Oh my gosh guy - you REALLY have to check out the store. I just purchased a T-shirt that is SO STINKIN CUTE I can barely handle it. It has a big beautiful black and white Hav on the front, and the back is the back of the Hav - with her beautiful tail and feet pads. And I got a great Baseball cap - with the gorgeous havanese on it. I just love the stuff!!!! l


----------



## Miss Paige (Apr 4, 2008)

I just ordered the T-shirt-Looks like my Miss Paige. And Mr Roman ordered the Tote bag and then a bunch of goodies (toys) to put in it for the HRI Auction which will be held at the HRI Reception on Thursday night at Nationals. He wants to go back and order some treats to add to the bag-I think he figures mom will give in and get him something for being such a good guy.

Pat (humom to)
Miss Paige
Mr Roman
Ms Frannie


----------



## Leeann (Feb 28, 2007)

Pat tell Mr. Roman that Riley & Monte are hoping mom wins the tote full of goodies to bring home to them.

I also can not wait to see the HRI booth at National with the Quilts hanging and all the goodies you can buy.


----------



## Evye's Mom (Dec 16, 2008)

Great items. I looked through them all and making my shopping list.


----------



## marjrc (Jan 13, 2007)

Great idea, Linda!

That tee is really cute, Laurie! I love those illustrations of Havs.

Leeann you need to get this t-shirt...... LOL

View attachment 24096


----------



## nancyf (Nov 6, 2007)

Rikidaisy said:


> HRI now has www.havtohavit.com store where you can buy your Cris Cristensen products and other wonderful things for your dogs, and a portion of your purchase benefits the dogs in rescue.
> 
> One of the products I have been reading a lot of great things about is the new Wooden Pin Brush...I need to order one as the pin brushes do seem to pull a bit...this one works wonders on the havanese coats!
> 
> ...


What a great site! Thanks for sharing it.


----------



## Leeann (Feb 28, 2007)

marjrc said:


> Great idea, Linda!
> 
> That tee is really cute, Laurie! I love those illustrations of Havs.
> 
> ...


LOL Marj. I think me and Jane could share that one.


----------



## Julie (Feb 8, 2007)

I love that cone shirt.....where is that at? I need it for work! Seriously!

By the way--I spotted that cute hav Laurie mentioned on there too and thought it looked like my Quince! Gotta get me one!:thumb:


----------



## RikiDaisyDixie (Apr 15, 2008)

*That's Baby Daisy...*

Isn't she adorable? You should have seen her initial photo though, good grief, she was terrified and there was a light sort of gone "out" of her eyes...

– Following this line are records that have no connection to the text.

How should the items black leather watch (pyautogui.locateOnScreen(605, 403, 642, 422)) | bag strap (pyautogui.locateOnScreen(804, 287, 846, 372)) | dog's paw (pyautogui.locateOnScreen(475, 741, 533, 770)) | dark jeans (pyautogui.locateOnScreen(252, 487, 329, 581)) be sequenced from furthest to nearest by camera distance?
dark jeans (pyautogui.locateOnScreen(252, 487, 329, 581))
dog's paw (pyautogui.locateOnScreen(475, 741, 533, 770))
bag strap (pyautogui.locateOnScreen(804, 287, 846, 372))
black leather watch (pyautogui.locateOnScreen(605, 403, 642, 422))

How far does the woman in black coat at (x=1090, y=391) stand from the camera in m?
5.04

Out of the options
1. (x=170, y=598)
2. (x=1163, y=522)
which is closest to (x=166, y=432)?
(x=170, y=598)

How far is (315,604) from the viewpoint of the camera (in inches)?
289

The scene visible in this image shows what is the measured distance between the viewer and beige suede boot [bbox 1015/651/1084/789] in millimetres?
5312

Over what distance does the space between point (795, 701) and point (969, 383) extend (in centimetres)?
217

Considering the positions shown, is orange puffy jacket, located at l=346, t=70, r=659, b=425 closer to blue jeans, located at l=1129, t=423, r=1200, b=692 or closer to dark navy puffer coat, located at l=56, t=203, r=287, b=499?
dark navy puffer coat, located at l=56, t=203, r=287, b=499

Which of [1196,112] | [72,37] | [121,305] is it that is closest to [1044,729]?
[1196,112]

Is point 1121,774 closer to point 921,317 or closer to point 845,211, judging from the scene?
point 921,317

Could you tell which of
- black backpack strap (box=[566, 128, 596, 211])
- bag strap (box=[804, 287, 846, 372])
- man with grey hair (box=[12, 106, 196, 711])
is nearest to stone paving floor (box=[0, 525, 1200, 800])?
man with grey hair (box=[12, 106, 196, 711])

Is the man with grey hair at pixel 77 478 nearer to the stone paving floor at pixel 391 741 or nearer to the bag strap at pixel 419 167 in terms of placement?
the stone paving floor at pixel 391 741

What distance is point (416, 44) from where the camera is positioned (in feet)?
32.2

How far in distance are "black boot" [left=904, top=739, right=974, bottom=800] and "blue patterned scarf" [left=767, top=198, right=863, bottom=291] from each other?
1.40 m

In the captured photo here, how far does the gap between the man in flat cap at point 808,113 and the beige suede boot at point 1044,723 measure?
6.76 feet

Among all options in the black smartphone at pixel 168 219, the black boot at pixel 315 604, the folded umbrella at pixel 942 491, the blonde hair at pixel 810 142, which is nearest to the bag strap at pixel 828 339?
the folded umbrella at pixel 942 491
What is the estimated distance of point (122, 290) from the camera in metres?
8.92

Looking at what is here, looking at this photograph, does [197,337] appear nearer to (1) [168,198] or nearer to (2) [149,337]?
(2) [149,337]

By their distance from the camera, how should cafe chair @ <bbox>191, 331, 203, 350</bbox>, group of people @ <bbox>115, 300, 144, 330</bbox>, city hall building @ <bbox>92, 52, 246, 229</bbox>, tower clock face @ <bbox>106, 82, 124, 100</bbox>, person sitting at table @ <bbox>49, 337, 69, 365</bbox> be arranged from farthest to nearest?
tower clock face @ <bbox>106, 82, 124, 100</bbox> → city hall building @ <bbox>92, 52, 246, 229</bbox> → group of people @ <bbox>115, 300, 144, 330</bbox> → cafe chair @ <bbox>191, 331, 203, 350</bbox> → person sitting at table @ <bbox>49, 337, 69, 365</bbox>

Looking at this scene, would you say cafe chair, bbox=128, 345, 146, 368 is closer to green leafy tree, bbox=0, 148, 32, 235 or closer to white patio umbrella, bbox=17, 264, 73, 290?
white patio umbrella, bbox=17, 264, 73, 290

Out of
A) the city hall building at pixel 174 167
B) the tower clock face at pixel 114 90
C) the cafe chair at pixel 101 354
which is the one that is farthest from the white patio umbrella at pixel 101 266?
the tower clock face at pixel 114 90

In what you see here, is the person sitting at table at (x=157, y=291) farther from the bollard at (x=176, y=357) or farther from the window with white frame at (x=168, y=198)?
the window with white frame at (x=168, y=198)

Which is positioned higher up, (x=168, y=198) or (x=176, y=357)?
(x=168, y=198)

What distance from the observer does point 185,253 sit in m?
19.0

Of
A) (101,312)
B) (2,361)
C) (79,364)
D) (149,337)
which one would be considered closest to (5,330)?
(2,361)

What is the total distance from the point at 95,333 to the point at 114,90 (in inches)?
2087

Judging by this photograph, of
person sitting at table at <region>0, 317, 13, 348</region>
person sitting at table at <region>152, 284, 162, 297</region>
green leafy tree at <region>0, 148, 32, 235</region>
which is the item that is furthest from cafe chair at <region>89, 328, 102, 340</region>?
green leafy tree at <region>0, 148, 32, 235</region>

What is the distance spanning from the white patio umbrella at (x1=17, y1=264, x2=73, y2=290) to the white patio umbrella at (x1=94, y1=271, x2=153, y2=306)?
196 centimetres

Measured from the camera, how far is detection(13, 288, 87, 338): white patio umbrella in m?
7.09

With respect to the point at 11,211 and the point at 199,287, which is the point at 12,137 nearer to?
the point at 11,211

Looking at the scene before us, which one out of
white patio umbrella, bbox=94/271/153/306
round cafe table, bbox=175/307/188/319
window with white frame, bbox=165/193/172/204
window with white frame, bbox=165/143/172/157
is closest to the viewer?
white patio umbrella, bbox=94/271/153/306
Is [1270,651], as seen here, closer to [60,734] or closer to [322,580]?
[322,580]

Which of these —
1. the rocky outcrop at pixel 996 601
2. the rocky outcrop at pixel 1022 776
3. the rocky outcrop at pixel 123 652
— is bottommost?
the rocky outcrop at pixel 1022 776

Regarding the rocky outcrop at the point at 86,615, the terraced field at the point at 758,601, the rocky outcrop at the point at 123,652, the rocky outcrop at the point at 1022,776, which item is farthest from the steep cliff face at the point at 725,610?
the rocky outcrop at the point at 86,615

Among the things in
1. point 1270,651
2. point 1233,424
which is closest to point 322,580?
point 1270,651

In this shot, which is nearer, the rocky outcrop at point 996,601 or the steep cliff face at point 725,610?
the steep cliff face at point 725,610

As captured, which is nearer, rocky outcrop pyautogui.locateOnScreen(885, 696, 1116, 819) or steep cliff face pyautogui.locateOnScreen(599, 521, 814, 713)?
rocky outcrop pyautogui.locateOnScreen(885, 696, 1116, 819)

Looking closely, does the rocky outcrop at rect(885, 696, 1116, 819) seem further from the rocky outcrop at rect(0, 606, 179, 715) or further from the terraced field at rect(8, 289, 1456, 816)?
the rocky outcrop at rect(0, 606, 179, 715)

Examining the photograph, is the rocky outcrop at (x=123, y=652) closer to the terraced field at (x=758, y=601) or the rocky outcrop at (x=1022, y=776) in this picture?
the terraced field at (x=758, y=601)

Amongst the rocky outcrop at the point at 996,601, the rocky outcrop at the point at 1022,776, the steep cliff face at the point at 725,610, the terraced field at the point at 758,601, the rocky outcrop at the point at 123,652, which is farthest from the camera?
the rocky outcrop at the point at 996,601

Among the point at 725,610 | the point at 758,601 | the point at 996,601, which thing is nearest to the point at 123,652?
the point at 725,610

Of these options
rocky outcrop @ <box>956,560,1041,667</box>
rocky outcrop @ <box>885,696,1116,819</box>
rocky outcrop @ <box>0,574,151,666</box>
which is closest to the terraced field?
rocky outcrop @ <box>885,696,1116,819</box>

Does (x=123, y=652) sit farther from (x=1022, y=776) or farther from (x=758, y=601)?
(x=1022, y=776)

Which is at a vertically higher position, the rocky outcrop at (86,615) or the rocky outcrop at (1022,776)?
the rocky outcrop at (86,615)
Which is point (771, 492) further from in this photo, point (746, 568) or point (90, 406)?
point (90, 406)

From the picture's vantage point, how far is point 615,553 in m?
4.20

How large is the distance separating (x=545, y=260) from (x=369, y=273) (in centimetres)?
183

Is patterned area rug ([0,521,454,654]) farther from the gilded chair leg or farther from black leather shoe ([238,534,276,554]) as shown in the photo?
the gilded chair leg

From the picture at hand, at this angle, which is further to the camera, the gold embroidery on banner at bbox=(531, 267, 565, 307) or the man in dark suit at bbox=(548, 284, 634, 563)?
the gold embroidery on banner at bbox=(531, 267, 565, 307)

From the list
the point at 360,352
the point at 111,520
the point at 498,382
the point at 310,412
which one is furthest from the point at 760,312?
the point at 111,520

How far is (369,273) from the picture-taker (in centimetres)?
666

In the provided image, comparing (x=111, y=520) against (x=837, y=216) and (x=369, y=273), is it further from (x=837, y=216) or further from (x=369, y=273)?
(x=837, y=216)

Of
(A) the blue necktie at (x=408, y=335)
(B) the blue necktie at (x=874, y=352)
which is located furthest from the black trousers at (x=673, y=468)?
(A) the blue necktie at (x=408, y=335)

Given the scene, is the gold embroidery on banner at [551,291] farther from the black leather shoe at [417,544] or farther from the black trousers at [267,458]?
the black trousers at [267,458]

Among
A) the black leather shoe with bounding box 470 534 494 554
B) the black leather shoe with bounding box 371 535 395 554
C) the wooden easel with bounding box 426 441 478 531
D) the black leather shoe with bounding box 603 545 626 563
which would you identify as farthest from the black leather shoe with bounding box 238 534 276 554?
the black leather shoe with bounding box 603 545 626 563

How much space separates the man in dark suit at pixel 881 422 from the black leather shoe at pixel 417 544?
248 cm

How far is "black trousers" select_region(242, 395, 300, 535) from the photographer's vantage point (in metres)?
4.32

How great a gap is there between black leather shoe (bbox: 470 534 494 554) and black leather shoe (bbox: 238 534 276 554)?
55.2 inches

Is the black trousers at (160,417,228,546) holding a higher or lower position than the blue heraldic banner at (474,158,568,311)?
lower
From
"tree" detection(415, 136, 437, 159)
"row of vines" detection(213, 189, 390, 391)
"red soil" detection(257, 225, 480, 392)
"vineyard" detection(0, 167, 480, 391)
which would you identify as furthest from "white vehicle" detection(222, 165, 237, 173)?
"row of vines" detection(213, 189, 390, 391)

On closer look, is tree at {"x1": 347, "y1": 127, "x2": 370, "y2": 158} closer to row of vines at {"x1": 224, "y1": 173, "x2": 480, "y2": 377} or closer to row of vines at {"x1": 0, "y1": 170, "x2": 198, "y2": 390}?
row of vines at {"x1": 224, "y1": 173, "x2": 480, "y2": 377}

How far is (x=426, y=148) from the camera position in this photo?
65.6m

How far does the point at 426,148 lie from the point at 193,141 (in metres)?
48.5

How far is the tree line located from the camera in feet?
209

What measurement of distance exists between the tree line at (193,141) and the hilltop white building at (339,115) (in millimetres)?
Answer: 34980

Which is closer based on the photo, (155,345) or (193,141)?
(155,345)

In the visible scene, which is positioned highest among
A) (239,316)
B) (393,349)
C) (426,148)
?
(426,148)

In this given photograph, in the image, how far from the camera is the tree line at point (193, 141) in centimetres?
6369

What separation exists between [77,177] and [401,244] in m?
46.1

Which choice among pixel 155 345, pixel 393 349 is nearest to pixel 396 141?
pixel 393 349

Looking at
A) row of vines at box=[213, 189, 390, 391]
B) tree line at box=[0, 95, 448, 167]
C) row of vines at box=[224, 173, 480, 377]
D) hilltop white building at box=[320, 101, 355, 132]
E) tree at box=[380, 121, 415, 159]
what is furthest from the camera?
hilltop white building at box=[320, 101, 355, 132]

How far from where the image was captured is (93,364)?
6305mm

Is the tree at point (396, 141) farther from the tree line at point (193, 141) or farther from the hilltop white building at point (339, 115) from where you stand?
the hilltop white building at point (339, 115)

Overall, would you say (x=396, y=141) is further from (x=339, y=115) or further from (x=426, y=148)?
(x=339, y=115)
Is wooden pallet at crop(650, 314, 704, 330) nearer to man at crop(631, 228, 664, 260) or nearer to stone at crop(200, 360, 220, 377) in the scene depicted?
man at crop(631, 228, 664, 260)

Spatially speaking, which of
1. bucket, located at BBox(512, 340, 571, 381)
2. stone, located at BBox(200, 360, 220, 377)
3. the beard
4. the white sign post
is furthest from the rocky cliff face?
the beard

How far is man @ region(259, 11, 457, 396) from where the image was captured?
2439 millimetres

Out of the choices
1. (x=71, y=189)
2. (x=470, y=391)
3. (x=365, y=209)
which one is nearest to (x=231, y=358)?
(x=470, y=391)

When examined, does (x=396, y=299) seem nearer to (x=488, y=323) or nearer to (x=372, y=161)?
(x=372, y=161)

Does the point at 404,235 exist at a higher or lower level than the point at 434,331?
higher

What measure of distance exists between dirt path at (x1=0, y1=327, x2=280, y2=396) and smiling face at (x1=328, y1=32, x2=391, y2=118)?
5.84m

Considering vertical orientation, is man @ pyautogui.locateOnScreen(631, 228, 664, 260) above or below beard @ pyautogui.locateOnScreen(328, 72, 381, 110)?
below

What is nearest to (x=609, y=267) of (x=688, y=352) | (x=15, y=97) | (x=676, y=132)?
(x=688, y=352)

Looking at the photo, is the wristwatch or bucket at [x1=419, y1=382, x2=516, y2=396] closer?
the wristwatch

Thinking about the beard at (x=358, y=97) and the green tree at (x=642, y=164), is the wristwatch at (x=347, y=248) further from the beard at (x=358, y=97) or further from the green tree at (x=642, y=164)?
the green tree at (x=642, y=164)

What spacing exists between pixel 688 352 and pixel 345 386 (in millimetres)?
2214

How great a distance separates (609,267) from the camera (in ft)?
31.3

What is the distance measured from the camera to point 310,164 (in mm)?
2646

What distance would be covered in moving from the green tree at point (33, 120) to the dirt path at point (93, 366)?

A few weeks into rescue, and you could see it was back "on", as she begin to be treated with love and respect...and her heart opened back up again.

She is the reason we all make these quilts or are involved in rescue. Think that your efforts have "saved" this little gal and the rest that came in with her.


----------



## Scooter's Family (May 23, 2008)

marjrc said:


> Great idea, Linda!
> 
> That tee is really cute, Laurie! I love those illustrations of Havs.
> 
> ...


We gave DH that shirt for Father's Day!


----------



## RikiDaisyDixie (Apr 15, 2008)

*They should use it as an ad for the shirt...*

Good looking guy and two great dogs...what a picture! Every hav-dad needs one...surely to start a conversation!


----------



## RikiDaisyDixie (Apr 15, 2008)

*Julie, I was confused...*

You were meaning the dog in the tshirt! I was thinking you meant the cute little dog in the hri ad, the little foster puppy Daisy who also sort of looks a bit like Quincy!


----------



## Evye's Mom (Dec 16, 2008)

Ann, that is such a cute picture !!!! Lil' Murph is getting to be such a big boy. My DH needs that T-shirt too.

P.S. Our walls are the same color.


----------



## Scooter's Family (May 23, 2008)

LOL Sharlene, Kim has the same color as my 1/2 bath and Dale has a fabric that I also have. Too funny!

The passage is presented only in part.